━━ Data for the task ━━

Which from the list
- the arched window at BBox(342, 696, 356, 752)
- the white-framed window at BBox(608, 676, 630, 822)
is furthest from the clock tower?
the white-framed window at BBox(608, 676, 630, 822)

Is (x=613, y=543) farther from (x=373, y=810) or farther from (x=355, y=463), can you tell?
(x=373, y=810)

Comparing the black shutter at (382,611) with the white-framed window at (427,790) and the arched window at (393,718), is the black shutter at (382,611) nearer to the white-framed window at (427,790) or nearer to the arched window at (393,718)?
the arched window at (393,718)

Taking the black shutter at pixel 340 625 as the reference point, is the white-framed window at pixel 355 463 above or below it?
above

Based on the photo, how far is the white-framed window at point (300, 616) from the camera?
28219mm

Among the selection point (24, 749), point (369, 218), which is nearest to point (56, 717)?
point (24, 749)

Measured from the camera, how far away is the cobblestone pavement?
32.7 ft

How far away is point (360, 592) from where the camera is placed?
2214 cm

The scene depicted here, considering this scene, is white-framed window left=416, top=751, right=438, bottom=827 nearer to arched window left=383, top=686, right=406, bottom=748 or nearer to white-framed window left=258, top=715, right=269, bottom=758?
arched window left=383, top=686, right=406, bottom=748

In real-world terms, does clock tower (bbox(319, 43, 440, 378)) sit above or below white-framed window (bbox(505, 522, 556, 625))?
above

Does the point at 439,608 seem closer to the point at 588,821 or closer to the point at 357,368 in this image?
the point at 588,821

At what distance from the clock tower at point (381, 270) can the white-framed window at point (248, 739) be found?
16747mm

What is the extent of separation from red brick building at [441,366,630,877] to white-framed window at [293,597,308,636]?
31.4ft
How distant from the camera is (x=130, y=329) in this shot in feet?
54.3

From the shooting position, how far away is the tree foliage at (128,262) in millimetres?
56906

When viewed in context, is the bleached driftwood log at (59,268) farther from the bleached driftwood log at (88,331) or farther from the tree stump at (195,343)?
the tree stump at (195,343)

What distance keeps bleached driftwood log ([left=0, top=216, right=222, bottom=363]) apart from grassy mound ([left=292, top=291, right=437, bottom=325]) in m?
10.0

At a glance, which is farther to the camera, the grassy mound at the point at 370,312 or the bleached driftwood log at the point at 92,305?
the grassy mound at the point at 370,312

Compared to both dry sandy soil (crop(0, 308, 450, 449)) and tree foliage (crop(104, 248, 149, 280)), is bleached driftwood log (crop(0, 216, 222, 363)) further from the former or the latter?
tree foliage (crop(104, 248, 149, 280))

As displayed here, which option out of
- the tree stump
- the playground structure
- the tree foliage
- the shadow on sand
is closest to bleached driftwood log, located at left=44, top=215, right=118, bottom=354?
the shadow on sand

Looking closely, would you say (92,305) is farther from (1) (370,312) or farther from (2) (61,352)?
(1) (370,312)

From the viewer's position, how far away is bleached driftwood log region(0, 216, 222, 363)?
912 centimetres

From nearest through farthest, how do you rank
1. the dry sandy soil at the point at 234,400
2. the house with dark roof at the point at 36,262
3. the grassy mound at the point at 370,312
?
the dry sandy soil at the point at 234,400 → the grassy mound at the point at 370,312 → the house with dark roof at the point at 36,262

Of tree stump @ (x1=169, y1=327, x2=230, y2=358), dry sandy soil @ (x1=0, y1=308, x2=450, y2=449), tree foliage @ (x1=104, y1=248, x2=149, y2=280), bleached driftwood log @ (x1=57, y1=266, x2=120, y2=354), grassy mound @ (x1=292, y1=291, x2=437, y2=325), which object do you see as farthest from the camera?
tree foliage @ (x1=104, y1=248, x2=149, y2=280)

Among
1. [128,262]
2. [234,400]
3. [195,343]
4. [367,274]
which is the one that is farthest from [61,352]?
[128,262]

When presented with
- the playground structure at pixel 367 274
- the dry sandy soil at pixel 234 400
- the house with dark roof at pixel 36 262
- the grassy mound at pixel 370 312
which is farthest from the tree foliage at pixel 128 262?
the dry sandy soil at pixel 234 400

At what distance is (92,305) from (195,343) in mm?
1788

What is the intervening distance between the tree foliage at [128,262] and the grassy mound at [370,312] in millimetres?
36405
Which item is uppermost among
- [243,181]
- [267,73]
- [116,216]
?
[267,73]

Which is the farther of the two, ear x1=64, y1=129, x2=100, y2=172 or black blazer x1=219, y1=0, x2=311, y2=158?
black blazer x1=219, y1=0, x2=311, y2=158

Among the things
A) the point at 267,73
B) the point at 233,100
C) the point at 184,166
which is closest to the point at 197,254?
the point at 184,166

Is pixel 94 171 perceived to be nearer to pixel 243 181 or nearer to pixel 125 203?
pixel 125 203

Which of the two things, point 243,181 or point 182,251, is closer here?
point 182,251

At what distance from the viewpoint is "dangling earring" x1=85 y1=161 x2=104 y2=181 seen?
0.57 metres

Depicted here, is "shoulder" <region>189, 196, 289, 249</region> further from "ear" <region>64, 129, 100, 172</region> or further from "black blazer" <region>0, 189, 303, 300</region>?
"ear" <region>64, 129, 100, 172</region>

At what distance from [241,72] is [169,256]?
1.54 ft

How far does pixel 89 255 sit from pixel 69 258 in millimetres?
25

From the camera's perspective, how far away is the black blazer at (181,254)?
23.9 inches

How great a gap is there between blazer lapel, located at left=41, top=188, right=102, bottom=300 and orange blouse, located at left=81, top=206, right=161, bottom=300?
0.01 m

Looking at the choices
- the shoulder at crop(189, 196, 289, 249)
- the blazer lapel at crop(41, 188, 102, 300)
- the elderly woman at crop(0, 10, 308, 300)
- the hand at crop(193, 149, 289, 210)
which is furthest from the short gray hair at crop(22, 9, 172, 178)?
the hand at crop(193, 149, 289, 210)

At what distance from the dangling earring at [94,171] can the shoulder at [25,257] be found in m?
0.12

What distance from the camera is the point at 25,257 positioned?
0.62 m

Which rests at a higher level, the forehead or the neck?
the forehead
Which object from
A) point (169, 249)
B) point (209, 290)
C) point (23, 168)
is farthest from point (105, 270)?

━━━

Exercise goal.
Reproduce every one of the lines above word for word, keeping their order unchanged.

Response.
Which from the list
- the arched window at BBox(342, 696, 356, 752)
- the white-framed window at BBox(608, 676, 630, 822)
is furthest from the clock tower?
the white-framed window at BBox(608, 676, 630, 822)

Is (x=613, y=543) farther from (x=373, y=810) or farther from (x=355, y=463), can you tell?
(x=373, y=810)

Comparing the black shutter at (382,611) with the white-framed window at (427,790) and the arched window at (393,718), is the black shutter at (382,611) nearer to the white-framed window at (427,790) or nearer to the arched window at (393,718)?
the arched window at (393,718)

Taking the black shutter at pixel 340 625 as the reference point, is the white-framed window at pixel 355 463 above or below it?
above

Based on the photo, how far is the white-framed window at point (300, 616) from the camera?
28219mm

Among the selection point (24, 749), point (369, 218), which is nearest to point (56, 717)?
point (24, 749)

Measured from the camera, how far away is the cobblestone pavement?
32.7 ft

How far away is point (360, 592) from where the camera is placed?
2214 cm

The scene depicted here, considering this scene, is white-framed window left=416, top=751, right=438, bottom=827 nearer to arched window left=383, top=686, right=406, bottom=748 or nearer to white-framed window left=258, top=715, right=269, bottom=758?
arched window left=383, top=686, right=406, bottom=748

In real-world terms, does clock tower (bbox(319, 43, 440, 378)) sit above or below white-framed window (bbox(505, 522, 556, 625))?
above

Does the point at 439,608 seem closer to the point at 588,821 or closer to the point at 357,368 in this image?
the point at 588,821

At what distance from the clock tower at point (381, 270) can the white-framed window at point (248, 739) be found?
16747mm

What is the extent of separation from red brick building at [441,366,630,877] to white-framed window at [293,597,308,636]?
31.4ft
How distant from the camera is (x=130, y=329) in this shot in feet?
54.3

From the shooting position, how far away is the tree foliage at (128,262) in millimetres?
56906

When viewed in context, is the bleached driftwood log at (59,268) farther from the bleached driftwood log at (88,331) or farther from the tree stump at (195,343)?
the tree stump at (195,343)

What distance keeps bleached driftwood log ([left=0, top=216, right=222, bottom=363]) apart from grassy mound ([left=292, top=291, right=437, bottom=325]) in m?
10.0

At a glance, which is farther to the camera, the grassy mound at the point at 370,312 or the bleached driftwood log at the point at 92,305?
the grassy mound at the point at 370,312

Compared to both dry sandy soil (crop(0, 308, 450, 449)) and tree foliage (crop(104, 248, 149, 280)), is bleached driftwood log (crop(0, 216, 222, 363)) further from the former or the latter?
tree foliage (crop(104, 248, 149, 280))

As displayed here, which option out of
- the tree stump
- the playground structure
- the tree foliage
- the shadow on sand
is closest to bleached driftwood log, located at left=44, top=215, right=118, bottom=354?
the shadow on sand

Looking closely, would you say (92,305) is farther from (1) (370,312) or farther from (2) (61,352)?
(1) (370,312)

From the viewer's position, how far away is bleached driftwood log region(0, 216, 222, 363)?
912 centimetres

From nearest through farthest, how do you rank
1. the dry sandy soil at the point at 234,400
2. the house with dark roof at the point at 36,262
3. the grassy mound at the point at 370,312
?
the dry sandy soil at the point at 234,400 → the grassy mound at the point at 370,312 → the house with dark roof at the point at 36,262

Of tree stump @ (x1=169, y1=327, x2=230, y2=358), dry sandy soil @ (x1=0, y1=308, x2=450, y2=449), tree foliage @ (x1=104, y1=248, x2=149, y2=280), bleached driftwood log @ (x1=57, y1=266, x2=120, y2=354), grassy mound @ (x1=292, y1=291, x2=437, y2=325), which object do you see as farthest from the camera?
tree foliage @ (x1=104, y1=248, x2=149, y2=280)

Among
1. [128,262]
2. [234,400]
3. [195,343]
4. [367,274]
which is the one that is farthest from [61,352]?
[128,262]

When presented with
- the playground structure at pixel 367 274
- the dry sandy soil at pixel 234 400
- the house with dark roof at pixel 36 262
- the grassy mound at pixel 370 312
which is farthest from the tree foliage at pixel 128 262?
the dry sandy soil at pixel 234 400

At what distance is (92,305) from (195,343) in mm?
1788

What is the intervening distance between the tree foliage at [128,262] and the grassy mound at [370,312] in millimetres?
36405
Which item is uppermost among
- [243,181]
- [267,73]
- [116,216]
?
[267,73]

Which is the farther of the two, ear x1=64, y1=129, x2=100, y2=172 or black blazer x1=219, y1=0, x2=311, y2=158?
black blazer x1=219, y1=0, x2=311, y2=158

Among the things
A) the point at 267,73
B) the point at 233,100
C) the point at 184,166
which is closest to the point at 197,254?
the point at 184,166

Is pixel 94 171 perceived to be nearer to pixel 243 181 or nearer to pixel 125 203?
pixel 125 203

Which of the two things, point 243,181 or point 182,251, is closer here?
point 182,251

At what distance from the viewpoint is "dangling earring" x1=85 y1=161 x2=104 y2=181 seen?
0.57 metres

Depicted here, is "shoulder" <region>189, 196, 289, 249</region> further from "ear" <region>64, 129, 100, 172</region> or further from "black blazer" <region>0, 189, 303, 300</region>?
"ear" <region>64, 129, 100, 172</region>

At what distance from [241,72] is [169,256]?
1.54 ft

How far does pixel 89 255 sit from pixel 69 258 in millimetres?
25

From the camera's perspective, how far away is the black blazer at (181,254)?
23.9 inches

How great a gap is there between blazer lapel, located at left=41, top=188, right=102, bottom=300 and orange blouse, located at left=81, top=206, right=161, bottom=300?
0.01 m

Looking at the choices
- the shoulder at crop(189, 196, 289, 249)
- the blazer lapel at crop(41, 188, 102, 300)
- the elderly woman at crop(0, 10, 308, 300)
- the hand at crop(193, 149, 289, 210)
which is furthest from the short gray hair at crop(22, 9, 172, 178)?
the hand at crop(193, 149, 289, 210)

At what distance from the dangling earring at [94,171] can the shoulder at [25,257] be found in m?
0.12

What distance from the camera is the point at 25,257 positioned?
0.62 m

Which rests at a higher level, the forehead or the neck?
the forehead
Which object from
A) point (169, 249)
B) point (209, 290)
C) point (23, 168)
is farthest from point (105, 270)?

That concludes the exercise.